Engineering Escherichia coli for the Production of Propionic Acid through the Wood-Werkman Cycle
Biological production of propionic acid represents a viable alternative for the production of C3 chemicals. Propionic acid is natively produced through the Propionibacteria’s Wood-Werkman cycle. By coupling the electron transport chain during the reduction of fumarate to succinate in the dicarboxylic acid branch of the TCA cycle, the cycle offers an energetic advantage for cells. The unique functionality of one of the enzymes, the methylmalonyl-CoA carboxyltransferase, allows the direct exchange of a carboxyl group and a thiol group without ATP consumption, giving an even higher energy gain. These features make Propionibacteria an ideal candidate for the production of propionic acid. Unfortunately, engineering Propionibacteria has proven extremely challenging. Equipping Escherichia coli with the Wood-Werkman cycle is thus a viable alternative for heterologous propionic acid production. In silico analysis predicts that E. coli can use the cycle and take advantage of its energy benefits. The genome-scale model predicts that cells harbouring the cycle can sustain growth at a 43% higher growth rate and a yield of 1.135 molpropionate/molglucose. Thus, seven genes from P. acidipropionici were transformed into E. coli K12, W and MG1655. Fermentations were performed in bioreactors, and cells were grown on minimal media. Initial results showed that E. coli was able to produce propionic acid through the Wood-Werkman cycle despite a stress related effect resulting in lactate overproduction. Intracellular metabolomics and proteomics identified limitations in the expression system as two key enzymes, namely methylmalonyl-CoA mutase and methylmalonyl-CoA carboxylase, were under-expressed.
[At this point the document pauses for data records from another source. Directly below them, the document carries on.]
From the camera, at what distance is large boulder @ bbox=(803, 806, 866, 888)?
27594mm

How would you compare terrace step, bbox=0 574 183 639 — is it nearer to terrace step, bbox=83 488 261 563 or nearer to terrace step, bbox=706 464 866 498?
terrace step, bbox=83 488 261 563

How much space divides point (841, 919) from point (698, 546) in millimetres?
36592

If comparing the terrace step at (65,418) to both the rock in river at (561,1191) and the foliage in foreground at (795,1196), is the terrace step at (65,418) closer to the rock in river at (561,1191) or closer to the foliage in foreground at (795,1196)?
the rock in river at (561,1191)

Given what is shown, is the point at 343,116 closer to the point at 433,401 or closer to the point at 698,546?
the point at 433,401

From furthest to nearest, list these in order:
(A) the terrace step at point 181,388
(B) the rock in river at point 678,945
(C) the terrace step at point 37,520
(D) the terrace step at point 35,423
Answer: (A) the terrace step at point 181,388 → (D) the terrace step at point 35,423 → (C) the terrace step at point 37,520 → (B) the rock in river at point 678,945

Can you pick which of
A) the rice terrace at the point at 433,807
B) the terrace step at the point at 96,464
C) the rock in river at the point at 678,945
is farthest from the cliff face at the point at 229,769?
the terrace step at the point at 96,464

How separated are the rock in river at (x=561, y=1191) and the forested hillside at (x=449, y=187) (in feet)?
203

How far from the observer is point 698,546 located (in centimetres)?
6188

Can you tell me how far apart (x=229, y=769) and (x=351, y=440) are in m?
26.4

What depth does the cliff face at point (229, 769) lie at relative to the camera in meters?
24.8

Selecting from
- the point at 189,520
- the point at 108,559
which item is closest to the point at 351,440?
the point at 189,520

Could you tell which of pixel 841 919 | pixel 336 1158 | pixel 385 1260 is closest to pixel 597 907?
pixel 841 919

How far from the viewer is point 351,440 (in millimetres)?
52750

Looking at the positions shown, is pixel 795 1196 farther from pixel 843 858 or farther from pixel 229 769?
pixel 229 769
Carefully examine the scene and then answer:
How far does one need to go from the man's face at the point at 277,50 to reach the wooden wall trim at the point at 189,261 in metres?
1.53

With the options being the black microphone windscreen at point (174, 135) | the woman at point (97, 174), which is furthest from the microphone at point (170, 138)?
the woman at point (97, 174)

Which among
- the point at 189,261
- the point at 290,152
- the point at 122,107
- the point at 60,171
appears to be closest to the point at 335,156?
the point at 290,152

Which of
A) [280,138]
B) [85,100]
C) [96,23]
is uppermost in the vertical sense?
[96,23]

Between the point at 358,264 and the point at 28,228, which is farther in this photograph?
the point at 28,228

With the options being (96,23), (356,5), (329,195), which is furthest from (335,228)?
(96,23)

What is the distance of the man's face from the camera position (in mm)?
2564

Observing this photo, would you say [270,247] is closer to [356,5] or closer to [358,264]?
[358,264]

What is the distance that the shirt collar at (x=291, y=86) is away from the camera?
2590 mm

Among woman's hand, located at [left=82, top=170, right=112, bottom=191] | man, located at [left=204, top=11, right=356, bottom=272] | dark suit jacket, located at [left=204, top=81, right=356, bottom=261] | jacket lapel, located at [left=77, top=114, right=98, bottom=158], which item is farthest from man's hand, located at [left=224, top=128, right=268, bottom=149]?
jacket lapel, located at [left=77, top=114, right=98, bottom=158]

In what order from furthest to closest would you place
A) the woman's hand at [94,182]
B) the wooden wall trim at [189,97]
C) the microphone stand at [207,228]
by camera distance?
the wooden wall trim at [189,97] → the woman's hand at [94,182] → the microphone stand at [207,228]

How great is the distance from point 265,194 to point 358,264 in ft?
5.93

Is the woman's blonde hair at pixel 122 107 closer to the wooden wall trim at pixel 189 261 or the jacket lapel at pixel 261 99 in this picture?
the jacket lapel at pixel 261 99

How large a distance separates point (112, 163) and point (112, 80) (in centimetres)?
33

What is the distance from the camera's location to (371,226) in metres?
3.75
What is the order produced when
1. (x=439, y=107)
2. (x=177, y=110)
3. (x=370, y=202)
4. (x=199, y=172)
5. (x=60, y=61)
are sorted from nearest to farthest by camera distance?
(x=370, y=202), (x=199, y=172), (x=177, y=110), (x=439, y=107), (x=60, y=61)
The initial design, comprising a single synthetic operon under a nar inducible T7 promoter was too strong causing cell death after induction. This problem was addressed by testing different promoters and modifying the structure of the synthetic operon. Our results show for the first time that E. coli can express a functional Wood-Werkman cycle leading to propionic acid production. The next step is to evolve cells to adapt to the new metabolism. Cells are currently under adaptive evolution, and alternative by-products pathways are being knocked-out. We anticipate that the knowledge generated here in a heterologous host can help overcoming the current limitations in the biological production of C3 chemicals.